There are two ways to solve this problem:
The first method:
Find the dedesql. Class. php file in the include folder, open the file, and find $ this-> safecheck = true;
Change "true" to "false" to block security detection. Of course, there are certain security risks.
Method 2: unblocking Security Detection
Dedecms is not sensitive to selecet and other statements, so I don't need to use select statements for queries.
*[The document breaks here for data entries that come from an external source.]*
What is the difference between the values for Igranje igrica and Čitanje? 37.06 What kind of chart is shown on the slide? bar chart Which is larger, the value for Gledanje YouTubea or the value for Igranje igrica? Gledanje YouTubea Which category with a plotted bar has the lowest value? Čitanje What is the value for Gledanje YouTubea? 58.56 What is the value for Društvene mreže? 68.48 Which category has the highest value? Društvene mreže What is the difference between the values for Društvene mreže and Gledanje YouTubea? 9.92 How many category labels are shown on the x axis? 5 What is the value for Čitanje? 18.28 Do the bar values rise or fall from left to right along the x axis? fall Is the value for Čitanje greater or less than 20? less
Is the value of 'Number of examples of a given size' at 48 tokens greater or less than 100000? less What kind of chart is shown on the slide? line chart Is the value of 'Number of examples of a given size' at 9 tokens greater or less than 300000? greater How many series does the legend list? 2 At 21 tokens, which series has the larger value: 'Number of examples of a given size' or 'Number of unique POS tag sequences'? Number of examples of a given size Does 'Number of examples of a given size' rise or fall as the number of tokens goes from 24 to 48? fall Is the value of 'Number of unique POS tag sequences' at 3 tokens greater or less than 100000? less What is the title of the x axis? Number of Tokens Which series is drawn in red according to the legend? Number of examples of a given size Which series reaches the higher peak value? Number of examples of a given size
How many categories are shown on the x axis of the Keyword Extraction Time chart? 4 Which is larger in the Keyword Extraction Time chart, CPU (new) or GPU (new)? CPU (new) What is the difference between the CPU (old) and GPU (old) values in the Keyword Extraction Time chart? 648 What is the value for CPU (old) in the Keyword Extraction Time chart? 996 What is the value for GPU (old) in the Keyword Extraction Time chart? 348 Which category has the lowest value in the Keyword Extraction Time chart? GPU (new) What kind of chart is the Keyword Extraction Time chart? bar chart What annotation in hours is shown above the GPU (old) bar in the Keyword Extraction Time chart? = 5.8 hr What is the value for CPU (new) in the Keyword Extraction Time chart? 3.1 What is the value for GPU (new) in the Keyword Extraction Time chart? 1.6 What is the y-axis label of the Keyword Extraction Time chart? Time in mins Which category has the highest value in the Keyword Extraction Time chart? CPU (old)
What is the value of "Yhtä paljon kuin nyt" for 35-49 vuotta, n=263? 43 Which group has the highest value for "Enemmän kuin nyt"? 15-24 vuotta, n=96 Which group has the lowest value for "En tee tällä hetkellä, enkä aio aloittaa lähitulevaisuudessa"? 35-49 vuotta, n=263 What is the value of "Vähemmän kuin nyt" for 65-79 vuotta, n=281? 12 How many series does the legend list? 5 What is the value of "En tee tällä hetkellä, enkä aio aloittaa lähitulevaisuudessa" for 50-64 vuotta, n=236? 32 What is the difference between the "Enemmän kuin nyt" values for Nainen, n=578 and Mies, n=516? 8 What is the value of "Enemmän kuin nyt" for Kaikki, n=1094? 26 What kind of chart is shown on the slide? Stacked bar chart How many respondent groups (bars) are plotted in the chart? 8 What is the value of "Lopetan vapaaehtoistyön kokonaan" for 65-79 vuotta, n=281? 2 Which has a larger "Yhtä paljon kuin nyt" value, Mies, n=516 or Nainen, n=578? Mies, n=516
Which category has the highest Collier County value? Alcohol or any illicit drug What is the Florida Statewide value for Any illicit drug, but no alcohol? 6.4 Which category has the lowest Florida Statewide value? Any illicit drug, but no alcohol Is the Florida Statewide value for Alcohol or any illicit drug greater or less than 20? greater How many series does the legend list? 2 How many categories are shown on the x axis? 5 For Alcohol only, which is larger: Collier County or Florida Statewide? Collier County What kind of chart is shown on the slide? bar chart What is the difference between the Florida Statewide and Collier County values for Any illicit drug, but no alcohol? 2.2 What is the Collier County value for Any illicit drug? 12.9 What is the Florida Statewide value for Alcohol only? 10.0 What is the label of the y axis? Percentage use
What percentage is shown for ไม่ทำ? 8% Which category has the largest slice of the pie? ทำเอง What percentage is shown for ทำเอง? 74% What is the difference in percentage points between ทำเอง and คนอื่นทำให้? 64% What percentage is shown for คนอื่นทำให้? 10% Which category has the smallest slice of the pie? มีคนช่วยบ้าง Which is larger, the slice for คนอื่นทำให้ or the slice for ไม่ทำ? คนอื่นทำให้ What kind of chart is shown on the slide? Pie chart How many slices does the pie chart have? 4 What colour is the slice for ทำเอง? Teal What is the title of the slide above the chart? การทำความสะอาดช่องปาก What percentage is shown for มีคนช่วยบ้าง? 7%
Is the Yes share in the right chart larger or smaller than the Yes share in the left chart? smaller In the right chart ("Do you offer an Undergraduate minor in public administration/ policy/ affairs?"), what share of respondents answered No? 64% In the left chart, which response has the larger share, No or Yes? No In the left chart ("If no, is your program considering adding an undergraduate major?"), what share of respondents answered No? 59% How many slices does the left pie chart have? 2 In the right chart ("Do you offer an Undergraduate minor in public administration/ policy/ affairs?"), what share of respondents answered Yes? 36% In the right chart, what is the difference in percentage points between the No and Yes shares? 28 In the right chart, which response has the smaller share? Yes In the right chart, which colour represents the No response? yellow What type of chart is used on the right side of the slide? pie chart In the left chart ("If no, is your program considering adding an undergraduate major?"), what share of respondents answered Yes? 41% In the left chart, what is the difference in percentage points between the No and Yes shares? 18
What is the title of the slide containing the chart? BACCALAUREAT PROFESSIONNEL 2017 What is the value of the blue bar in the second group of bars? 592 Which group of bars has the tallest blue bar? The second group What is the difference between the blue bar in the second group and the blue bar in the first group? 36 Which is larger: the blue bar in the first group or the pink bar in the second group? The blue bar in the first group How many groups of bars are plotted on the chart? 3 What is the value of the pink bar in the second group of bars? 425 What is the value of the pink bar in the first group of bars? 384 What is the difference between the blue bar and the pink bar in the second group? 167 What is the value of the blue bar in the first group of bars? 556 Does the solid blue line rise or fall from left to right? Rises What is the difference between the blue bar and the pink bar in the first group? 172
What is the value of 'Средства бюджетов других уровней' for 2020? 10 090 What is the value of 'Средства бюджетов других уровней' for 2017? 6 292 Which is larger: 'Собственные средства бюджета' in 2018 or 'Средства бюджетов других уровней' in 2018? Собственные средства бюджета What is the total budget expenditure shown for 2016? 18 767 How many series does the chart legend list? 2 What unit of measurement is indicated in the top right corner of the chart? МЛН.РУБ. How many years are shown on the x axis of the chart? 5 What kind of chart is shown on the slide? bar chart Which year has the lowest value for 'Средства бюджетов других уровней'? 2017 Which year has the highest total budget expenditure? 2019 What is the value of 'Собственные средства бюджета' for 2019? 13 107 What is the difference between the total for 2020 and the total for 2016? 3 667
I created a select substitution, such as using chaxun instead of select, so that the preceding query statement can be written:
$ SQL _tag = "chaxun * From 'dede _ archives 'where 'id' in (chaxun 'aid 'from 'dede _ taglist' where 'tag' like' $ tag ') and 'litpic '<> ''order by click DESC limit $ pageno, 8 ";
You may have to ask, how can this problem be executed normally! Yes, this is definitely not acceptable. We need to modify dedesql. Class. php.
The principle is to correct the previously replaced "select" alias "chaxun" to "select" after security detection.
Find the function checksql ($ db_string, $ querytype = 'select') in dedesql. Class. php ')
Returns the Statement of the function.
Return $ db_string;
Replace
Return str_replace ("dede_database_chaxun", "select", $ db_string );
Then, the checksql () function is called in two places.
If ($ this-> safecheck) checksql ($ this-> querystring, 'update ');
The other is if ($ this-> safecheck)
{
Checksql ($ this-> querystring );
}
Modify the two parts
If ($ this-> safecheck) $ this-> querystring = checksql ($ this-> querystring, 'update ');
And if ($ this-> safecheck)
{
$ This-> querystring = checksql ($ this-> querystring );
}
Okay, you're done! If you want to use Union, update, and other statements, you can modify them accordingly!

Contact Us

The content source of this page is from Internet, which doesn't represent Alibaba Cloud's opinion; products and services mentioned on that page don't have any relationship with Alibaba Cloud. If the content of the page makes you feel confusing, please write us an email, we will handle the problem within 5 days after receiving your email.

If you find any instances of plagiarism from the community, please send an email to: info-contact@alibabacloud.com and provide relevant evidence. A staff member will contact you within 5 working days.

A Free Trial That Lets You Build Big!

Start building with 50+ products and up to 12 months usage for Elastic Compute Service

  • Sales Support

    1 on 1 presale consultation

  • After-Sales Support

    24/7 Technical Support 6 Free Tickets per Quarter Faster Response

  • Alibaba Cloud offers highly flexible support services tailored to meet your exact needs.